_Recorded data_:
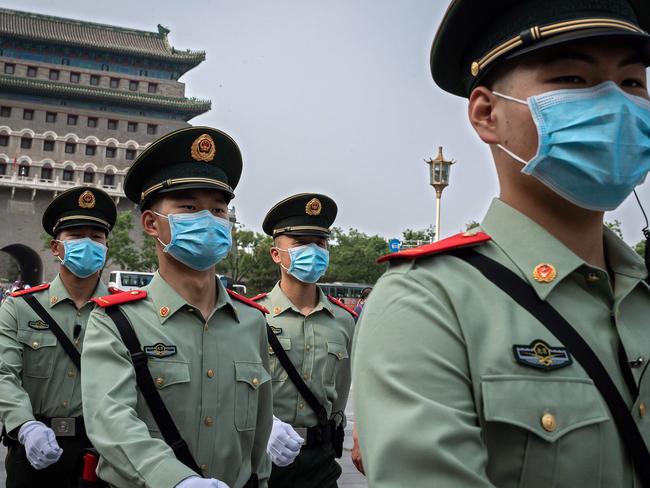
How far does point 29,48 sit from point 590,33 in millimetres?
49817

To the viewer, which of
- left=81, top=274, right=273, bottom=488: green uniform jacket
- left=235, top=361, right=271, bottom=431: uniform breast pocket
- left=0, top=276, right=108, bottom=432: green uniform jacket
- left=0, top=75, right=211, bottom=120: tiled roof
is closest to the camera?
left=81, top=274, right=273, bottom=488: green uniform jacket

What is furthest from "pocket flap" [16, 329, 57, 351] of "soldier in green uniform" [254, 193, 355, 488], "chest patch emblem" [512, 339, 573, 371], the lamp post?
the lamp post

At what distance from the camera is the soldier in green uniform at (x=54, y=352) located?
4.24m

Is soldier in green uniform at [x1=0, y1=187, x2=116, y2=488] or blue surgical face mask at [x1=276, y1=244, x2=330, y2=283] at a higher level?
blue surgical face mask at [x1=276, y1=244, x2=330, y2=283]

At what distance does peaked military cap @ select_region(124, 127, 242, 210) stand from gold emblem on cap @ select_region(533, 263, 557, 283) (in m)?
2.18

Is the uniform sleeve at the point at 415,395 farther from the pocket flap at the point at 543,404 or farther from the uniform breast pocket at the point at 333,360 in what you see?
the uniform breast pocket at the point at 333,360

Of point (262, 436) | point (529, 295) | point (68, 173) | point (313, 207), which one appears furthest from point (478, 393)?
point (68, 173)

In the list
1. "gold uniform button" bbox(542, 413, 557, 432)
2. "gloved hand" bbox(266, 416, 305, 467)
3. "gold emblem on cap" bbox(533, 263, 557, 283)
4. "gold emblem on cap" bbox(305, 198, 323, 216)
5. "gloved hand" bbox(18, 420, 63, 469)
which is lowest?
"gloved hand" bbox(18, 420, 63, 469)

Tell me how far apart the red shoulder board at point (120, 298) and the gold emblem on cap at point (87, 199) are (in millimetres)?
2604

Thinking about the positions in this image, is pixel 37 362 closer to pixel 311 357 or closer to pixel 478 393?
pixel 311 357

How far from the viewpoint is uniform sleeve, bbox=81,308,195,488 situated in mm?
2488

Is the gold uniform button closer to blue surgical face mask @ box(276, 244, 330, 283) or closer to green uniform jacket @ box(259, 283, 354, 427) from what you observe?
green uniform jacket @ box(259, 283, 354, 427)

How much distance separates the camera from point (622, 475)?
1.25m

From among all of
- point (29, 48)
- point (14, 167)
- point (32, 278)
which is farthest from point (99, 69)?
point (32, 278)
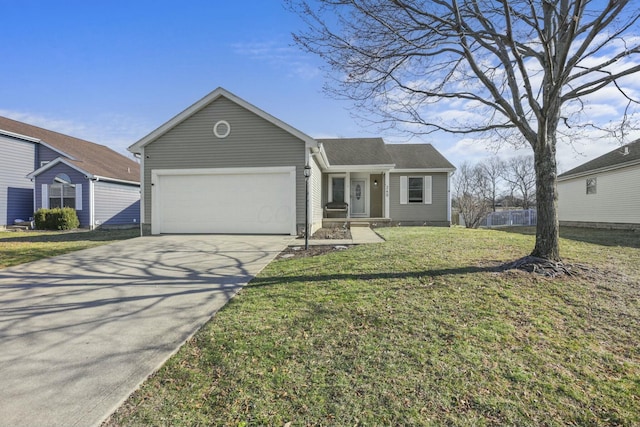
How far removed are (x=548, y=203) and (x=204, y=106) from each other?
10889 mm

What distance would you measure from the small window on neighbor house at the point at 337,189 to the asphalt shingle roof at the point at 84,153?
12.4 metres

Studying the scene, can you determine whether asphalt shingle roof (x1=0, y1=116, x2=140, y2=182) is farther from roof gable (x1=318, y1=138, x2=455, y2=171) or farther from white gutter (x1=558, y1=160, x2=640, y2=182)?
white gutter (x1=558, y1=160, x2=640, y2=182)

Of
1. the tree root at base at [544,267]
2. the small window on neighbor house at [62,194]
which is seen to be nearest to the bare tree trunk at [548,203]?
the tree root at base at [544,267]

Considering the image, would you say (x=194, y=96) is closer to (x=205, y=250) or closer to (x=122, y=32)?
(x=122, y=32)

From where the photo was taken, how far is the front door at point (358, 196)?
1688 centimetres

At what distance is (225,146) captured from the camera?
11.6 m

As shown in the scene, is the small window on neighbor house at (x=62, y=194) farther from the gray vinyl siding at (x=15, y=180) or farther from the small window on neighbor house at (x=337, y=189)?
the small window on neighbor house at (x=337, y=189)

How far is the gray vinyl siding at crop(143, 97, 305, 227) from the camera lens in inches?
449

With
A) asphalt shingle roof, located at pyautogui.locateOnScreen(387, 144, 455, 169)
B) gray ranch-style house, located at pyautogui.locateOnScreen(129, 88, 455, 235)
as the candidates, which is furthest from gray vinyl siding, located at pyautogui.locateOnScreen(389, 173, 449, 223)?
gray ranch-style house, located at pyautogui.locateOnScreen(129, 88, 455, 235)

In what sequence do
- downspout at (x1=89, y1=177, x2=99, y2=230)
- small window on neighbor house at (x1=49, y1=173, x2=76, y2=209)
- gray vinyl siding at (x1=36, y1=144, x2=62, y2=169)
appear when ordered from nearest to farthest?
1. downspout at (x1=89, y1=177, x2=99, y2=230)
2. small window on neighbor house at (x1=49, y1=173, x2=76, y2=209)
3. gray vinyl siding at (x1=36, y1=144, x2=62, y2=169)

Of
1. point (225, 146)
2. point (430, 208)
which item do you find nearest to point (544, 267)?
point (225, 146)

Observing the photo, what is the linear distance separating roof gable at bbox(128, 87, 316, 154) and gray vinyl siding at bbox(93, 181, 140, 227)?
749 cm

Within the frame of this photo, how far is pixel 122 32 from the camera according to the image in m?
9.16

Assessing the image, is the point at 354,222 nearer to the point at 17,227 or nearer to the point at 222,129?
the point at 222,129
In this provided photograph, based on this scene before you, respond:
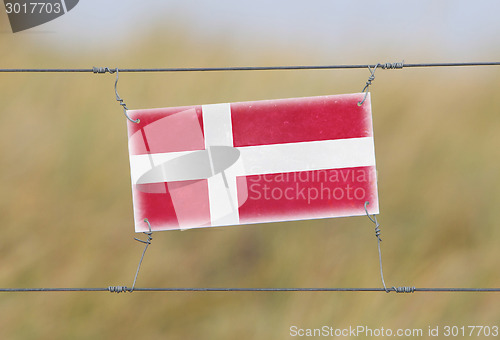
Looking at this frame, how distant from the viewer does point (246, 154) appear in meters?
2.01

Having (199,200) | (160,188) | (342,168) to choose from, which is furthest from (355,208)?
(160,188)

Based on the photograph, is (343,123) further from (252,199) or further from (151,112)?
(151,112)

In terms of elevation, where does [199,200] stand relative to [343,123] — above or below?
below

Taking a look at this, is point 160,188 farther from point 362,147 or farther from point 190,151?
point 362,147

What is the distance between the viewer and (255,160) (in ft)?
6.58

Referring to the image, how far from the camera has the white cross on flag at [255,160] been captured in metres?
2.00

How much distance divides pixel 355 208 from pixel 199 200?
0.56m

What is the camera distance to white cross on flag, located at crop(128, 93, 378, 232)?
6.55ft

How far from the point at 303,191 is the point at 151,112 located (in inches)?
24.4

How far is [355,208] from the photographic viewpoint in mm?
1999

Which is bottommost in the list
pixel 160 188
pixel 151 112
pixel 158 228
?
pixel 158 228

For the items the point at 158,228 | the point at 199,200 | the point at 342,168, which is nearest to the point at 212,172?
the point at 199,200

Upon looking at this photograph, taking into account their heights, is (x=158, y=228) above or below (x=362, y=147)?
below

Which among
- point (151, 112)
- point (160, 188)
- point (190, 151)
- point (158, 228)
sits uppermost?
point (151, 112)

_To do_: Repeat all of the records above word for word, leaving the pictures out.

_Worked answer_:
How far does point 29,48 sit from point 590,33 in millimetres?
49817

To the viewer, which of
- left=81, top=274, right=273, bottom=488: green uniform jacket
- left=235, top=361, right=271, bottom=431: uniform breast pocket
- left=0, top=276, right=108, bottom=432: green uniform jacket
- left=0, top=75, right=211, bottom=120: tiled roof
is closest to the camera?
left=81, top=274, right=273, bottom=488: green uniform jacket

What is furthest from "pocket flap" [16, 329, 57, 351] of "soldier in green uniform" [254, 193, 355, 488], "chest patch emblem" [512, 339, 573, 371], the lamp post?
the lamp post

At what distance from the camera is the soldier in green uniform at (x=54, y=352) located?
4.24m

Is soldier in green uniform at [x1=0, y1=187, x2=116, y2=488] or blue surgical face mask at [x1=276, y1=244, x2=330, y2=283] at a higher level?
blue surgical face mask at [x1=276, y1=244, x2=330, y2=283]

At what distance does peaked military cap @ select_region(124, 127, 242, 210) stand from gold emblem on cap @ select_region(533, 263, 557, 283) (in m)?
2.18

Is the uniform sleeve at the point at 415,395 farther from the pocket flap at the point at 543,404 or farther from the uniform breast pocket at the point at 333,360 in what you see?
the uniform breast pocket at the point at 333,360

Of point (262, 436) | point (529, 295) | point (68, 173) | point (313, 207), which one appears furthest from point (478, 393)?
point (68, 173)

In the list
1. "gold uniform button" bbox(542, 413, 557, 432)
2. "gloved hand" bbox(266, 416, 305, 467)
3. "gold emblem on cap" bbox(533, 263, 557, 283)
4. "gold emblem on cap" bbox(305, 198, 323, 216)
5. "gloved hand" bbox(18, 420, 63, 469)
which is lowest?
"gloved hand" bbox(18, 420, 63, 469)

Tell me how far apart the red shoulder board at point (120, 298) and the gold emblem on cap at point (87, 199) are (in millimetres)?
2604

Thinking about the positions in this image, is pixel 37 362 closer to pixel 311 357 or closer to pixel 478 393?
pixel 311 357

How far from the viewpoint is uniform sleeve, bbox=81,308,195,488 situated in mm?
2488

Is the gold uniform button closer to blue surgical face mask @ box(276, 244, 330, 283) or closer to green uniform jacket @ box(259, 283, 354, 427) from what you observe?
green uniform jacket @ box(259, 283, 354, 427)

How much distance separates the camera from point (622, 475)?
1.25m

From among all of
- point (29, 48)
- point (14, 167)
- point (32, 278)
which is farthest from point (99, 69)?
point (32, 278)
How far removed are (x=548, y=203) and (x=204, y=106) from each other?
10889 mm

What distance would you measure from the small window on neighbor house at the point at 337,189 to the asphalt shingle roof at the point at 84,153?
12.4 metres

Studying the scene, can you determine whether asphalt shingle roof (x1=0, y1=116, x2=140, y2=182) is farther from roof gable (x1=318, y1=138, x2=455, y2=171) or farther from white gutter (x1=558, y1=160, x2=640, y2=182)?
white gutter (x1=558, y1=160, x2=640, y2=182)

Of
1. the tree root at base at [544,267]
2. the small window on neighbor house at [62,194]
which is seen to be nearest to the bare tree trunk at [548,203]?
the tree root at base at [544,267]

Considering the image, would you say (x=194, y=96) is closer to (x=205, y=250) or closer to (x=122, y=32)?
(x=122, y=32)

From where the photo was taken, how far is the front door at point (358, 196)?
1688 centimetres

At what distance is (225,146) captured from the camera?
11.6 m

As shown in the scene, is the small window on neighbor house at (x=62, y=194) farther from the gray vinyl siding at (x=15, y=180) or farther from the small window on neighbor house at (x=337, y=189)?
the small window on neighbor house at (x=337, y=189)

How far is the gray vinyl siding at crop(143, 97, 305, 227) from the camera lens in inches?
449

With
A) asphalt shingle roof, located at pyautogui.locateOnScreen(387, 144, 455, 169)
B) gray ranch-style house, located at pyautogui.locateOnScreen(129, 88, 455, 235)
as the candidates, which is furthest from gray vinyl siding, located at pyautogui.locateOnScreen(389, 173, 449, 223)?
gray ranch-style house, located at pyautogui.locateOnScreen(129, 88, 455, 235)

In what sequence do
- downspout at (x1=89, y1=177, x2=99, y2=230)
- small window on neighbor house at (x1=49, y1=173, x2=76, y2=209)
- gray vinyl siding at (x1=36, y1=144, x2=62, y2=169)
appear when ordered from nearest to farthest?
1. downspout at (x1=89, y1=177, x2=99, y2=230)
2. small window on neighbor house at (x1=49, y1=173, x2=76, y2=209)
3. gray vinyl siding at (x1=36, y1=144, x2=62, y2=169)

Of
1. point (225, 146)
2. point (430, 208)
which item do you find nearest to point (544, 267)?
point (225, 146)

Observing the photo, what is the linear distance separating roof gable at bbox(128, 87, 316, 154) and gray vinyl siding at bbox(93, 181, 140, 227)?
749 cm

Within the frame of this photo, how far is pixel 122 32 from the camera according to the image in m?
9.16

Assessing the image, is the point at 354,222 nearer to the point at 17,227 or nearer to the point at 222,129?
the point at 222,129
In this provided photograph, based on this scene before you, respond:
Looking at this frame, how distant from the viewer does point (246, 154) appear in meters?
2.01

Having (199,200) | (160,188) | (342,168) to choose from, which is furthest from (355,208)?
(160,188)

Based on the photograph, is (343,123) further from (252,199) or further from (151,112)?
(151,112)

In terms of elevation, where does [199,200] stand relative to [343,123] — above or below?
below

Taking a look at this, is point 160,188 farther from point 362,147 or farther from point 190,151?
point 362,147

What is the distance between the viewer and (255,160) (in ft)?
6.58

Referring to the image, how far from the camera has the white cross on flag at [255,160] been captured in metres?
2.00

How much distance divides pixel 355 208 from pixel 199 200?
0.56m

What is the camera distance to white cross on flag, located at crop(128, 93, 378, 232)?
6.55ft

How far from the point at 303,191 is the point at 151,112 located (in inches)?
24.4

How far is [355,208] from the photographic viewpoint in mm?
1999

Which is bottommost in the list
pixel 160 188
pixel 151 112
pixel 158 228
?
pixel 158 228

For the items the point at 158,228 | the point at 199,200 | the point at 342,168, which is nearest to the point at 212,172?
the point at 199,200

Upon looking at this photograph, taking into account their heights, is (x=158, y=228) above or below (x=362, y=147)?
below

Which among
- point (151, 112)
- point (160, 188)
- point (190, 151)
- point (158, 228)
sits uppermost?
point (151, 112)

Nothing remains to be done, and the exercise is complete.